Now I Lay Me Down to Sleep

Brittany Menjivar

Famed fashion photographer Max Keefer has been accused of statutory. “Now we have to go to his opening tomorrow,” Marcie says. We are living in that liminal space, she claims, where his clout still eclipses his impending cancellation; if we don’t meet him in time, we might forever lose access to his enchanted world of pink flashes and exposed ribs, bright enough to wish on.
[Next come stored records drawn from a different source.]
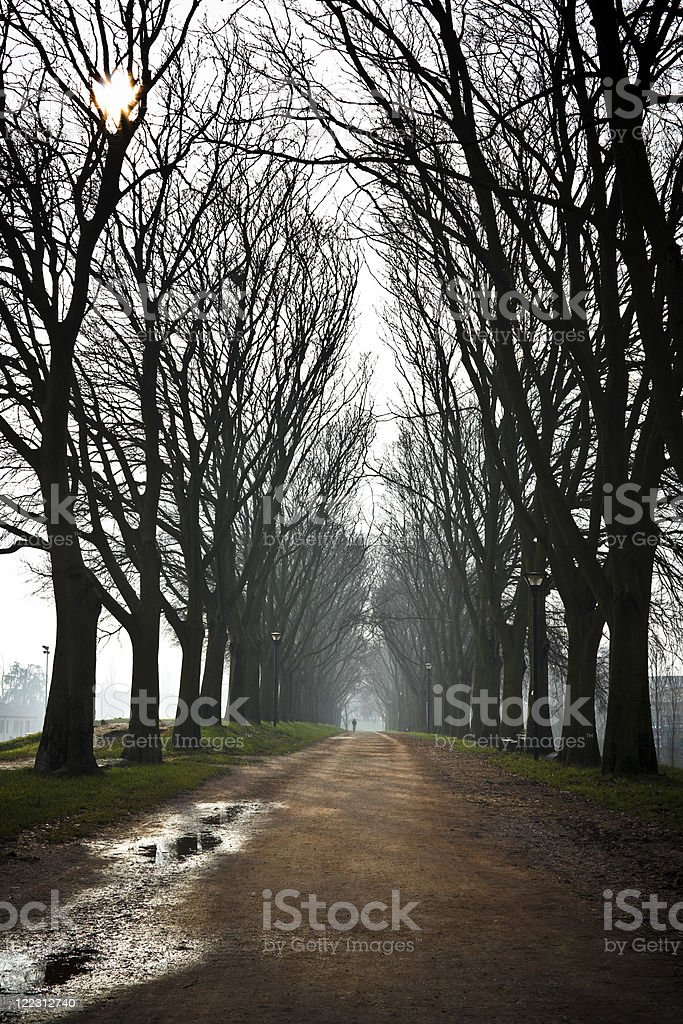 Country road in a misty morning royalty-free stock photo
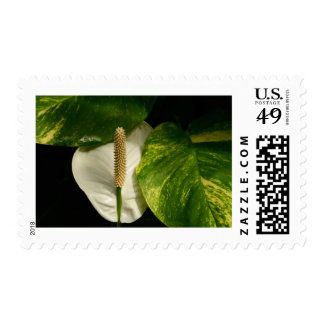 Peace Lily Postage Stamp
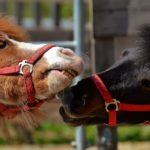 pferde-lebensversicherung-was-beachten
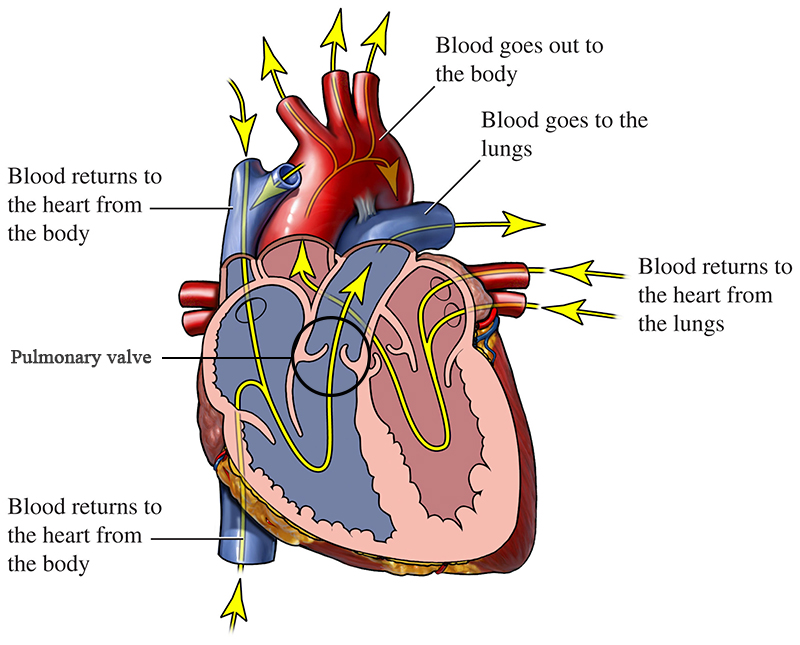 blood flow of a healthy heart with pulmonary valve circled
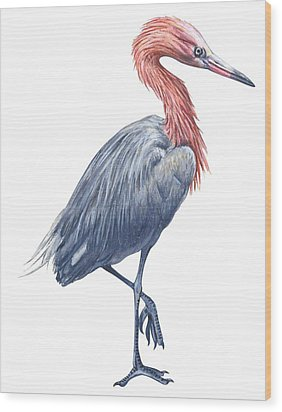 Reddish Egret Wood Print by Anonymous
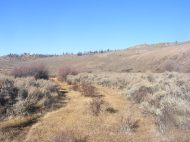 Steppe and grassland on Camp Creek
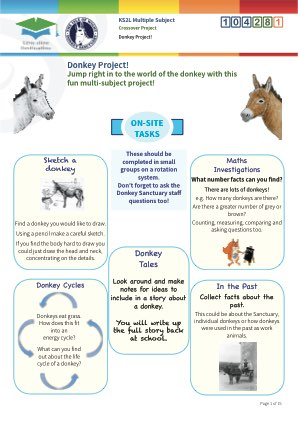 Click to view Resource 104281 Donkey Project!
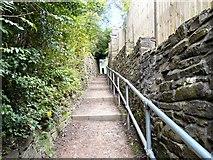 SJ9995 : Path to Mottram Church by Gerald England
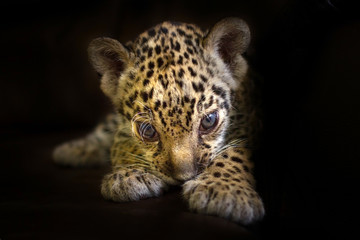Beautiful jaguar baby on a black background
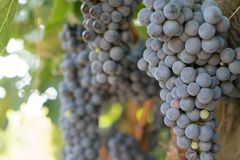 Druvor i vingård i sommar Tid Bozcaada Canakkale Turkiet 2017 Arkivfoto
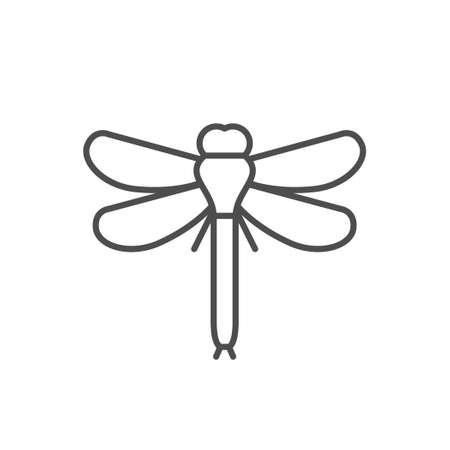 Dragonfly line outline icon or insect concept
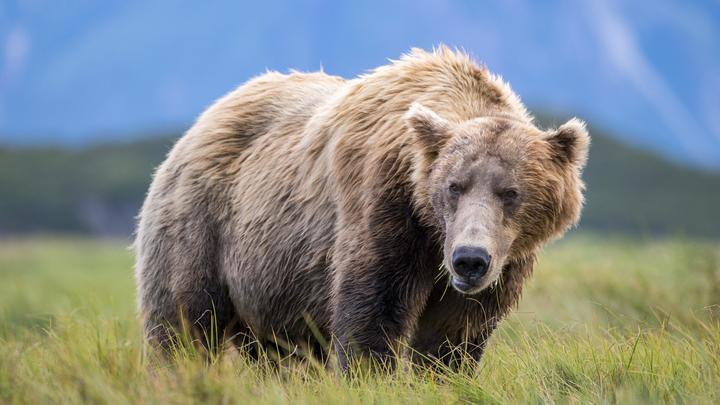 Медведь напал наженщину вМирнинском районе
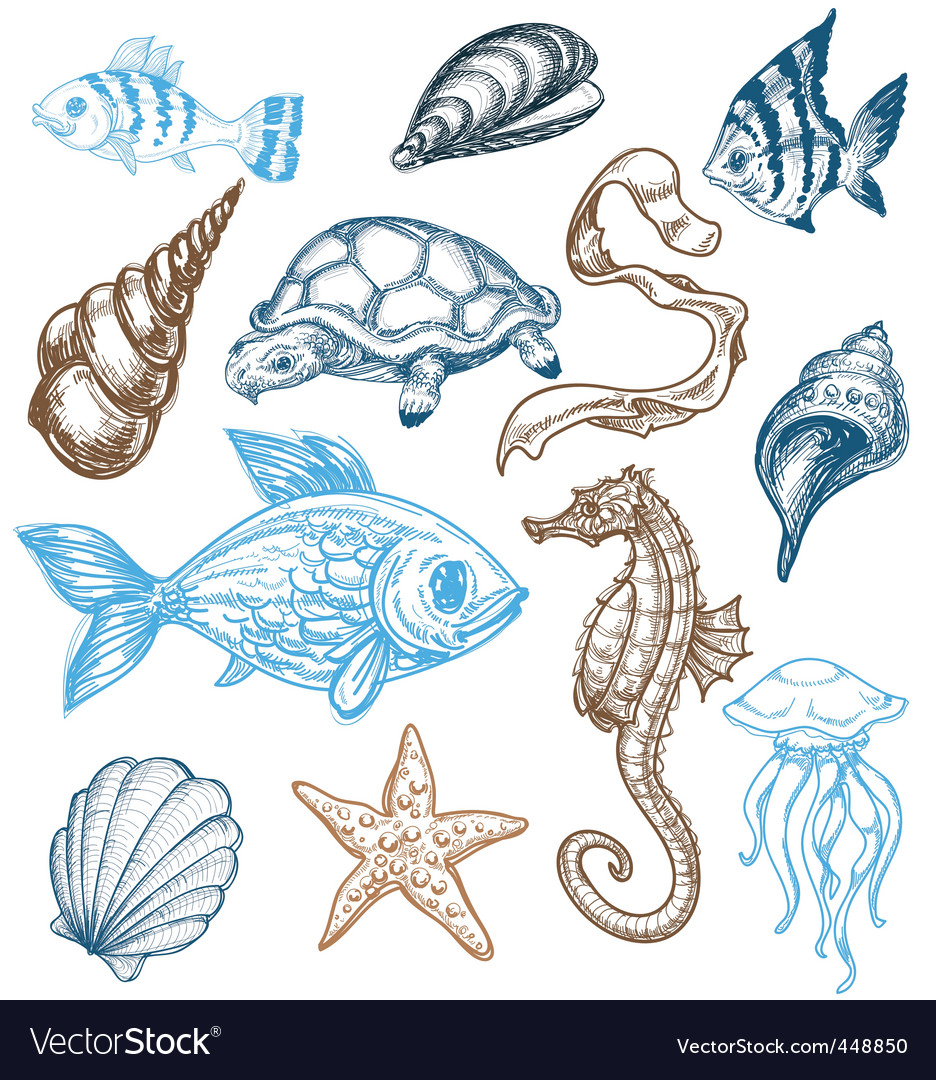 Marine life drawing vector | Price: 1 Credit (USD $1)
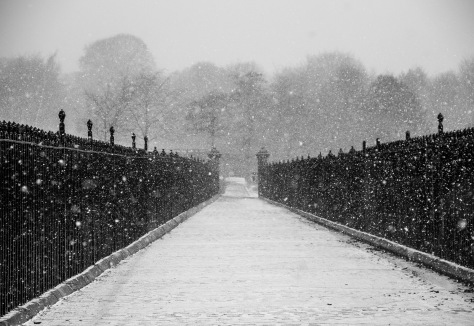 Blizzard in the Park ©Carl Milner Photography 2013  No 01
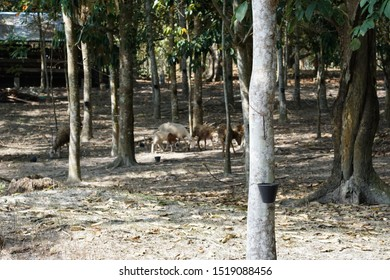 Goats playing at rubber tree forest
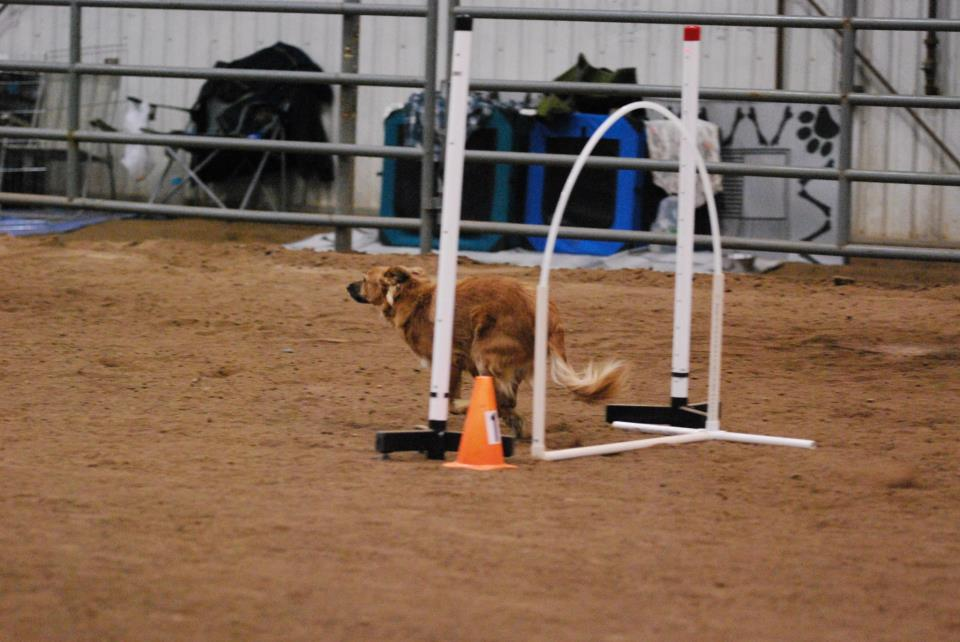 Taking off on a NADAC agility course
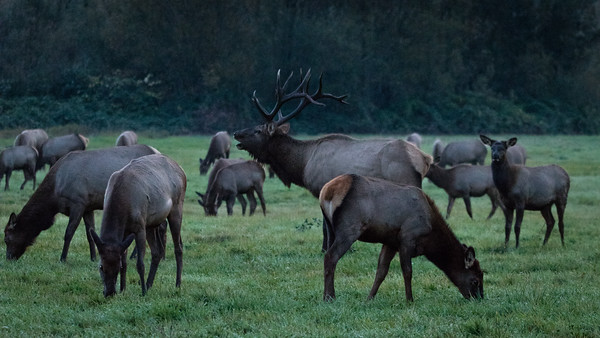 Elk - Snoqualmie Valley, Washington near North Bend.
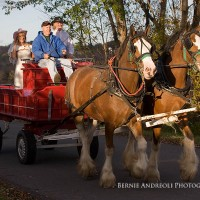 Creative Bridal Session with Bride and Groom in a Clydesdale horse drawn red wagon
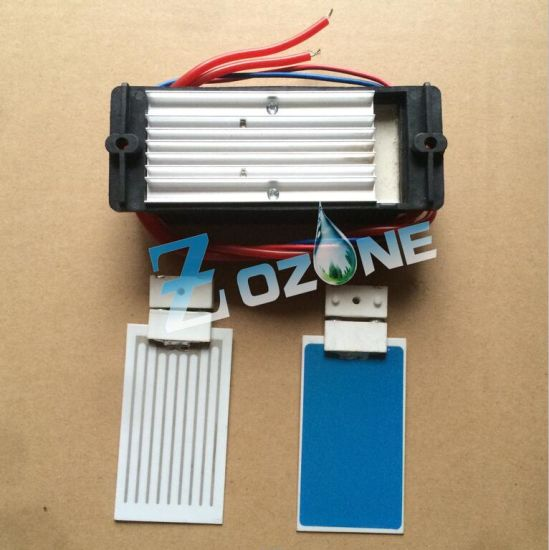 110V 7g Ozone Generator Used with Ceramic Ozone Plate pictures & photos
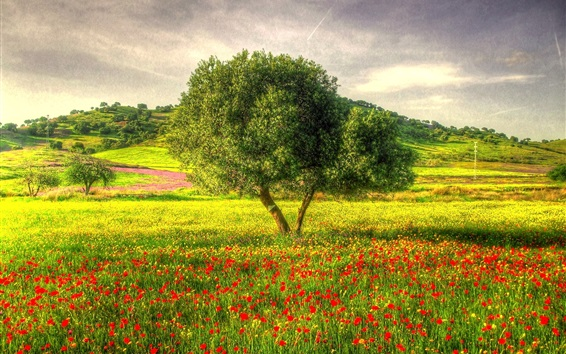 Wallpaper Beautiful nature, single tree, meadow, poppies, grass, slope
“Who’s Max Keefer?” I ask. She grabs my laptop, pulls up his website. I navigate to the “about me” page; my screen is promptly overtaken by a virus.

“That’s supposed to happen,” Marcie says. Apparently, it’s part of his most recent project: anyone who clicks the link immediately has spyware installed on her computer, granting Max (hypothetical) access to her webcam.

Later, I watch an interview in which he explains the “controversial piece.” “We live in a desperation economy,” he states. Art directors beg him for more “intimate” shoots. The girls who pose for him—he calls them girls even when they’re women—get up close to his camera, slide their sleeves down their shoulders, beg him to place them in more vulnerable positions (perhaps, I think, trying to compete with the wasted-looking waifs in his back catalogue). “We’ve exhausted almost every obvious notion of ‘vulnerability.’ What’s more, vulnerability has been commodified—and thus sanitized—to an unprecedented extent. The only true vulnerability these days, for better or worse, might be achieved through the invasion of privacy.”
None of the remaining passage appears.